The reason for AEMO calling for startup of Hallett, rather than say a second Torrens Island B unit, is that the former are fast-start units capable of coming online at short notice (typically 5-10 minutes), whereas it can take several hours or longer for slow-start units like those at Torrens Island to synchronise to the system. Having called for a market response to the predicted breach of the minimum thermal generation requirement, AEMO’s protocol is to wait as long as possible for that response, then to cover an imminent breach via Direction to fast-start units like those at Hallett.
Hallett continued running at this level until early afternoon on Tuesday 25th April. In the meantime, AEMO had made a Direction to AGL to start up a second Torrens Island B unit:
AEMO’s market notice does not specify the Directed party, but the effect of the direction can be seen in ez2view’s ex-post analysis of bids for Torrens Island Unit B3 showing first the bid in place prior to direction, with no output offered:
whereas by 9am AGL had lodged a rebid showing the unit coming online from 10am and citing the AEMO Direction (the actual notice of Direction was made at 0745, as shown in AEMO’s Market Notice):
Ultimately it took quite a few hours longer than expected for this second Torrens Island B unit to start and synchronise, hence Hallett continued operating until 14:25.

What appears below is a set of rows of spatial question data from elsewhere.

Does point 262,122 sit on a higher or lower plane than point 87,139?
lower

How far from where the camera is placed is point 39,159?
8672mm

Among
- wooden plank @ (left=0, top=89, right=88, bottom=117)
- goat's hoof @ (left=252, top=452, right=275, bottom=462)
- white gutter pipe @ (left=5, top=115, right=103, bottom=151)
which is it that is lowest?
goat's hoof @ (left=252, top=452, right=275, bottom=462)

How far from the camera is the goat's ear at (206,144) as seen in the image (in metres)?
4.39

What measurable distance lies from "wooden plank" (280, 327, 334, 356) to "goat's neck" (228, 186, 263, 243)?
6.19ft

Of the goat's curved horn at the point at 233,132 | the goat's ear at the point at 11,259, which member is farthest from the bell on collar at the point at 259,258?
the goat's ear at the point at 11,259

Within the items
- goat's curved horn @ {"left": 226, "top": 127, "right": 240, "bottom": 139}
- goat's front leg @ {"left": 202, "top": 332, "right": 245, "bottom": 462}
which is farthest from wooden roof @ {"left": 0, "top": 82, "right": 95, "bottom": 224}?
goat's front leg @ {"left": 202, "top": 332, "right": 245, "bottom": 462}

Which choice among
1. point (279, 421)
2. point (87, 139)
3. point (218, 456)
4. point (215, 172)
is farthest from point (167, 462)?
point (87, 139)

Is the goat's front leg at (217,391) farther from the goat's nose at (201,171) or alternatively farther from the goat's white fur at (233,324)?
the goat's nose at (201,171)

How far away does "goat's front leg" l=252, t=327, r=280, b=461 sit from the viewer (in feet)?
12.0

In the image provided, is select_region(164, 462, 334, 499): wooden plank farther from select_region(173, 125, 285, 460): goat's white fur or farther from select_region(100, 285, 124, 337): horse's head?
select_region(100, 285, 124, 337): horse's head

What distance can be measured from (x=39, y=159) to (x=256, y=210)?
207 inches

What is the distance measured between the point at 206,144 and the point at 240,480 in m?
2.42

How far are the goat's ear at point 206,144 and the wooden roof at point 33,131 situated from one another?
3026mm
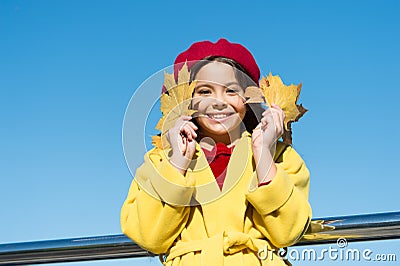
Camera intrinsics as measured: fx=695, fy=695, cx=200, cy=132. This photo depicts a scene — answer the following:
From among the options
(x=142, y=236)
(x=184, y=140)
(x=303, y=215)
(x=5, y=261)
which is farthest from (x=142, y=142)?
(x=5, y=261)

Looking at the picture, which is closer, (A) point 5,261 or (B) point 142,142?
(B) point 142,142

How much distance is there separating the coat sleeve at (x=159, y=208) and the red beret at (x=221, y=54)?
32 cm

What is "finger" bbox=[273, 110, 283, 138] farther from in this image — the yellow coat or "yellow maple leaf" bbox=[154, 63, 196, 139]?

AEMO’s Direction to AGL remained in place for the rest of Tuesday and was finally lifted at 12:07pm on Wednesday (by which time Pelican Point had come back into the market and AGL had synchronized a third B unit at Torrens Island):
Throughout the period where Directions were in place, AEMO was also limiting output on other South Australian thermal units (at Ladbroke Grove and Osborne) and running a mechanism called “Intervention Pricing” to determine market prices, but the complexities of that topic will have to wait for another post.
About our Guest Author
Allan O’Neil has worked in Australia’s wholesale energy markets since their creation in the mid-1990’s, in trading, risk management, forecasting and analytical roles with major NEM electricity and gas retail and generation companies. He is now an independent energy markets consultant, working with clients on projects across a spectrum of wholesale, retail, electricity and gas issues.
You can view Allan’s LinkedIn profile here. Allan will be regularly reviewing market events here on WattClarity. Allan has also begun providing an on-site educational service covering how spot prices are set in the NEM, and other important aspects of the physical electricity market – further details here. |
An excellent article Allan, makes it a lot clearer to the casual market observer like myself. I’d be interested to understand the impact of the intervention pricing on generators, I assume if AEMO constrains them they would be compensated?

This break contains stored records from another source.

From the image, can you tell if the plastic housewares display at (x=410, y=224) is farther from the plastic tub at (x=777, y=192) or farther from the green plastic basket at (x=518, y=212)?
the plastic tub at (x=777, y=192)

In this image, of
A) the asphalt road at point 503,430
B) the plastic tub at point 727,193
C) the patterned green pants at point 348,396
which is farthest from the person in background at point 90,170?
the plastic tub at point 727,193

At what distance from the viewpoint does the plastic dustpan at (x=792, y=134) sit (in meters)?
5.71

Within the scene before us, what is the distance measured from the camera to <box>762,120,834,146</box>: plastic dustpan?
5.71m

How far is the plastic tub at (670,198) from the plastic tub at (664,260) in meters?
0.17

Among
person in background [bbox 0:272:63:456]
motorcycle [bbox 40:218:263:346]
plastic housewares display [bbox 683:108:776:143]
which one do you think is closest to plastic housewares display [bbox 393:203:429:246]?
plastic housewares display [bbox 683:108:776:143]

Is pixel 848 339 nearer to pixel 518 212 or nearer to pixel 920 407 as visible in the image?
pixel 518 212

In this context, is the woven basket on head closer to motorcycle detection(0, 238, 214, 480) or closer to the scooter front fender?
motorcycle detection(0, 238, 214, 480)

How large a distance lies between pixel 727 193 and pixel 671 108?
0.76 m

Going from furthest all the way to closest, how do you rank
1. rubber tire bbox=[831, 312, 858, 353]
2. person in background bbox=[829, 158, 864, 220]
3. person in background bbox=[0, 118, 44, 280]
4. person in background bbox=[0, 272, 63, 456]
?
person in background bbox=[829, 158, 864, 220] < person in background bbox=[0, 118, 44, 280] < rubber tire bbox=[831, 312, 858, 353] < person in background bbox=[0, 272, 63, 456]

Glad you found the article helpful, Ian.
Intervention pricing attempts to calculate what the market price would have been in the absence of AEMO’s direction(s), and is the basis for the prices actually settled financially with spot market participants.
Participants who are directed by AEMO are entitled to be compensated under the market rules, which also contain provisions for adjustments to settlement amounts for other participants whose dispatch was (indirectly) affected as a result of a direction. The details of how these amounts are calculated are complex, to say the least.